Портрет Екатерины II.
Гравюра резцом. 1762.
Город готовился к въезду императрицы. Жители доставали из сундуков дорогие наряды. На улицах спешно строились триумфальные арки, натягивались затейливо украшенные поздравительные транспаранты. Заборы были прикрыты ельником, балконы домов задрапированы разноцветными тканями. В день въезда Екатерины в Москву расфранченная дворянская публика поразила всех роскошью одежд. Императрица взглянула на это дело по-своему. Только что сенат докладывал о расстройстве государственных финансов, о нехватке в казне более чем миллиона рублей. А здесь такая безудержность в тратах, такое расточительство…
Через день Волков, вернувшись из Китай-города, где был по делам, принес в театр газету, с которой особо просил познакомиться театрального гардеробмейстера и портных. В отделе объявлений появилось следующее официальное заявление: «Сим от Коммерц-коллегии российским и иностранным купцам объявляется, чтоб они золотых и серебряных парчей и кружев из-за моря более не выписывали и не ввозили, потому что через год от дня высочайшей ее императорского величества коронации золотые и серебряные парчи и кружева носить заказано будет».
Коронация состоялась в Кремле двадцать второго сентября. Она была обставлена с большой пышностью. Екатерина шла от дворца к Успенскому собору в сопровождении свиты из духовенства и вельмож. В момент возложения короны произвели пушечную пальбу. В Грановитой палате для знатных придворных устроен был праздничный обед. А под окнами палаты, на Ивановской площади пировало простонародье: по обычаю прошлых времен на столах красовалось даровое угощенье — горы пирогов, жареная дичь, туши фаршированных всякой снедью быков, разные заедки, груды пряников, булочки с маковой избоиной. Пущены были фонтаны красного и белого вина, стекавшие в огромные чаны. Из окон дворца бросали в толпу серебряные монеты. Пронзительный свист флейт, дудок, рожков, дребезжание барабанов — звуки этой, как тогда говаривали, «ухорезной» музыки, зазывные крики балаганщиков, шумный говор пестро одетого народа сливались в нестройный гул. Бремя от времени слышались могучие удары главного колокола с колокольни Ивана Великого.
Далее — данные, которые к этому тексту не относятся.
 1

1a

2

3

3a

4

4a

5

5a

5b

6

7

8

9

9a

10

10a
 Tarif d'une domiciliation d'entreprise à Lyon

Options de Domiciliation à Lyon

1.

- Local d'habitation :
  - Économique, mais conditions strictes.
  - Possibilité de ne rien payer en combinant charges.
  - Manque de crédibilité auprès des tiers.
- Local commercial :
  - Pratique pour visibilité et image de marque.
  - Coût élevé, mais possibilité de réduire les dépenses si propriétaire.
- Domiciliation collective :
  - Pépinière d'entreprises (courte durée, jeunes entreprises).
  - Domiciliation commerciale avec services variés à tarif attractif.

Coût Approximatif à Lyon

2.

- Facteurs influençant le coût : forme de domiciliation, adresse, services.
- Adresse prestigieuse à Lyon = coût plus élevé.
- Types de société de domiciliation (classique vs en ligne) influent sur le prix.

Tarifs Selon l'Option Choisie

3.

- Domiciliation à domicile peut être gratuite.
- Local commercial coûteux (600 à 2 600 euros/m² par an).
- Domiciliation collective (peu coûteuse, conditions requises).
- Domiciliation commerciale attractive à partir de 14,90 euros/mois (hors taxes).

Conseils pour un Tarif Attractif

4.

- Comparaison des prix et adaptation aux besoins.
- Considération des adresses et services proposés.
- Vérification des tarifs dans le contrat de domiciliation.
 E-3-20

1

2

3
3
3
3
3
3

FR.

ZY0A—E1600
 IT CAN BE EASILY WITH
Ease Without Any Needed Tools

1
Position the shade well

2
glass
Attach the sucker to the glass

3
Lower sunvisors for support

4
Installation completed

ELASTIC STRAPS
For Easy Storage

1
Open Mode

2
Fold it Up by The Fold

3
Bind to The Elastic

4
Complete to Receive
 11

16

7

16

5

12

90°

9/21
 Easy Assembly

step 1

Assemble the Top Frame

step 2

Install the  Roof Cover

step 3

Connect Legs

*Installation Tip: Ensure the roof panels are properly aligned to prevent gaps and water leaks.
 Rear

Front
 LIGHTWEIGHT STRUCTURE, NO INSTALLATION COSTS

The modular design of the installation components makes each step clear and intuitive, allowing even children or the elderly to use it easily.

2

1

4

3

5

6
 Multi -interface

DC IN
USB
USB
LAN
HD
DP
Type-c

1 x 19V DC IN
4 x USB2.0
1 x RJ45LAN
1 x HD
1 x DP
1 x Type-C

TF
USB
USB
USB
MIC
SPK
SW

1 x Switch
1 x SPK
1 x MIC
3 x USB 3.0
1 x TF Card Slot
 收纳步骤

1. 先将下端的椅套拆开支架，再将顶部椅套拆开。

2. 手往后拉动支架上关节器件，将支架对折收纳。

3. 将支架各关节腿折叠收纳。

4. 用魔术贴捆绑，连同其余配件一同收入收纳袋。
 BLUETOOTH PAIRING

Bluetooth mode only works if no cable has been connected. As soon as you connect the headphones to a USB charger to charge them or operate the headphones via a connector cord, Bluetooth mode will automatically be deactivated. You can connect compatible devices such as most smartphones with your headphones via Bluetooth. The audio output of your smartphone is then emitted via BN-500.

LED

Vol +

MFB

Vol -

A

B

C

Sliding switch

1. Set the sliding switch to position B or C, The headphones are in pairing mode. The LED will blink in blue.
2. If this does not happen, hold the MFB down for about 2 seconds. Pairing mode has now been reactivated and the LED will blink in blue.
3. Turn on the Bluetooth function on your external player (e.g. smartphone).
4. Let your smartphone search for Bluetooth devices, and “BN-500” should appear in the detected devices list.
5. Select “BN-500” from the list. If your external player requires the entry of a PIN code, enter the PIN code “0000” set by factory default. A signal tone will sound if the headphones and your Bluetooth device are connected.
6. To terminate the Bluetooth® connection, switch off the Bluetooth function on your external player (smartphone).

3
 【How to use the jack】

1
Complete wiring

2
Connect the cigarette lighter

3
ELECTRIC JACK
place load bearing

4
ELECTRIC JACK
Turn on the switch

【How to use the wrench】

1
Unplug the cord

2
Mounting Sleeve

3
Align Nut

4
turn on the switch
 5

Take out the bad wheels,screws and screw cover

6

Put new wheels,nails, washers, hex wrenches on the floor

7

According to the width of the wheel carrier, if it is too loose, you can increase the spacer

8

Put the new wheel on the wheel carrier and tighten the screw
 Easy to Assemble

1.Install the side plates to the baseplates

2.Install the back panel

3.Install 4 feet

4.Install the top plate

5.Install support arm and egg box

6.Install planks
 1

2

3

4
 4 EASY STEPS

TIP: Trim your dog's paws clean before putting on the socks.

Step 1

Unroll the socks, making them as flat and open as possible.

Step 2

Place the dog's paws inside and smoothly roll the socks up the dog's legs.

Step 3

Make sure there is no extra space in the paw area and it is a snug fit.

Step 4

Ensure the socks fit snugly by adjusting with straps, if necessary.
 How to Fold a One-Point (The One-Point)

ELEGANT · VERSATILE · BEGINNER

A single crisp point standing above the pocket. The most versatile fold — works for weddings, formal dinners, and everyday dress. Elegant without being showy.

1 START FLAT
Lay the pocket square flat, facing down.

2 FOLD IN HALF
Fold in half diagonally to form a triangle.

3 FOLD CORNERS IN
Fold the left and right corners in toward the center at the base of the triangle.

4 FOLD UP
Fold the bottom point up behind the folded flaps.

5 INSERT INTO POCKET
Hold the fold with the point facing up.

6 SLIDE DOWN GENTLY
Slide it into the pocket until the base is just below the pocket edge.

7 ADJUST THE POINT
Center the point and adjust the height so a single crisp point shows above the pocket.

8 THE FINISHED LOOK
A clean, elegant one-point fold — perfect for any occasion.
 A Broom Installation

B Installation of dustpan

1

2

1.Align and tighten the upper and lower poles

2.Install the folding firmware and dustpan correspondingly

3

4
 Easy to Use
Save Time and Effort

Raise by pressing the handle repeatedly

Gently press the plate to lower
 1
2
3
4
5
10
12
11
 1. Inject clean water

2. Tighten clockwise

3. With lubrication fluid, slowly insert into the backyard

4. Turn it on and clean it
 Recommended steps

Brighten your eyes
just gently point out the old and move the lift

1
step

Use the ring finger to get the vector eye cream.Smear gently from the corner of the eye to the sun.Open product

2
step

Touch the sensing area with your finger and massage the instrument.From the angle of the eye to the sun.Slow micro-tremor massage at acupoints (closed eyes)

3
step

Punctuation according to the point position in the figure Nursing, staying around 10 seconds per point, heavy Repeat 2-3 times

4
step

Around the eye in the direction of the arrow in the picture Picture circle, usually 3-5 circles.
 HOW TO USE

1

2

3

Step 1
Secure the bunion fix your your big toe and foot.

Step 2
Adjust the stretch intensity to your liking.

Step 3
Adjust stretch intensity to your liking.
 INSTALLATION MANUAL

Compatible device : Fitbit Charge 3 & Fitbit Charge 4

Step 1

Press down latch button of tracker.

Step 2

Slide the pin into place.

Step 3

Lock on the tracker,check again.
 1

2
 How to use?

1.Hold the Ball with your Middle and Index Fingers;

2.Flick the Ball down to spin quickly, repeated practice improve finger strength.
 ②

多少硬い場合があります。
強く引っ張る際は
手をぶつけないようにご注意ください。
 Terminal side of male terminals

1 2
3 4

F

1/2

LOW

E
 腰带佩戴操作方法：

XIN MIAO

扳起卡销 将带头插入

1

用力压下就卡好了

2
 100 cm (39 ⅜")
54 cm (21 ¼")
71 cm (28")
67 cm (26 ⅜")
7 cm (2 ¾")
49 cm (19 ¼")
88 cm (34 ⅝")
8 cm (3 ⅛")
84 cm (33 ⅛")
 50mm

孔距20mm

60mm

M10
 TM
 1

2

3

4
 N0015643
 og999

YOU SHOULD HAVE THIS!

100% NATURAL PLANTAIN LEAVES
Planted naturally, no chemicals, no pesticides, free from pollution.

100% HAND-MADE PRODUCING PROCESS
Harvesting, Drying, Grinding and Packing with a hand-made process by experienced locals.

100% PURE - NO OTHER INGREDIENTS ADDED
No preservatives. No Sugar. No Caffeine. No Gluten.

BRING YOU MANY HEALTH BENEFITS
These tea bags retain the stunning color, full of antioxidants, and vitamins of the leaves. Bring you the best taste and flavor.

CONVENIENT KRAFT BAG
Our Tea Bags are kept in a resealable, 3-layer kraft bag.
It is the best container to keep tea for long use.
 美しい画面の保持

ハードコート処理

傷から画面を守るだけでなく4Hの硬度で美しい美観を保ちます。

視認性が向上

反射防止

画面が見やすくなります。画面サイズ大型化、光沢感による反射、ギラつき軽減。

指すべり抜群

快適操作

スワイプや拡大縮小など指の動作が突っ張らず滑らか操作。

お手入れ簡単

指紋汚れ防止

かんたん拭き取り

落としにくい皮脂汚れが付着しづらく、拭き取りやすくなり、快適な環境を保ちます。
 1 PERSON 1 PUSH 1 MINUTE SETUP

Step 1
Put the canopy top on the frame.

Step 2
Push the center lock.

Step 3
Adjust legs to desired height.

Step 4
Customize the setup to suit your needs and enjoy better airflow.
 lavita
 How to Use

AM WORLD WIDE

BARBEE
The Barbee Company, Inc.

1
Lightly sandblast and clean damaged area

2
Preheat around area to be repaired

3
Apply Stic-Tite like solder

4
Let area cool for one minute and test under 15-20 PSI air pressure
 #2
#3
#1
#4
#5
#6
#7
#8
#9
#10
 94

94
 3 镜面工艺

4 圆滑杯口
П. Т. Балабин. С оригинала М. И. Махаева.
Вид Кремля с Каменного моста через Москву-реку.
Гравюра резцом. Середина XVIII в.
Наблюдавшие коронацию Волков и актеры вскоре заторопились — ведь вечером играть спектакль. Они потолкались еще немного у качелей, у балаганов с цветными флагами, миновали помосты, на которых, показывая свои куншты, ломались акробаты, глянули на раешника, представлявшего в своем райке поединок Ильи Муромца с Соловьем Разбойником, и двинулись к дому. А вечером того же дня российского театра актеры вышли на подмостки головинского Оперного дома, показав московским смотрельщикам два произведения: оперу служившего при дворе итальянского капельмейстера Ф. Арайя на либретто Сумарокова «Цефал и Прокрис» и балет, а точнее, драматические картины с танцами «Прибежище добродетели».
Волков, как и три года назад, выступил в роли Американца. И партнерша осталась прежней: роль Американки исполняла Мария Волкова. Играли с подъемом. И мужественная смерть американского индейца снова потрясла зал. В ярусах надрывно охнули, когда пленник вонзил кинжал в свою грудь, а последнюю реплику умирающего, обращенную к возлюбленной подруге, также кончающей с собой, — «ничто не возмогло оков любви претерть» — зрители покрыли рукоплесканиями.
И под стать всей приподнятой атмосфере праздничного дня, полного надежд и мечтаний (так всем хотелось верить в свет и правду нового царствования и забыть мрачные стороны действительности, в которой столько еще беззакония, произвола, воровства), прозвучал финальный хор, сопровождаемый танцевальным дивертисманом:
…Ищи, народ, бессмертной славы,
Чти истину и добры нравы,
Вседневно в вечны времена!
А. Шхонебек.
Дом Головина в Москве.
Гравюра резцом и офортом. 1705. Фрагмент.
После спектакля, сняв румяна и переодевшись, актеры вышли из здания. На горизонте, в стороне Кремля, полыхало зарево. Там продолжался грандиозный фейерверк — взвивались и лопались разноцветными искрами ракеты, швермеры и луст-кугели, сияли высоко взметнутые фонтаны и каскады яркого пламени.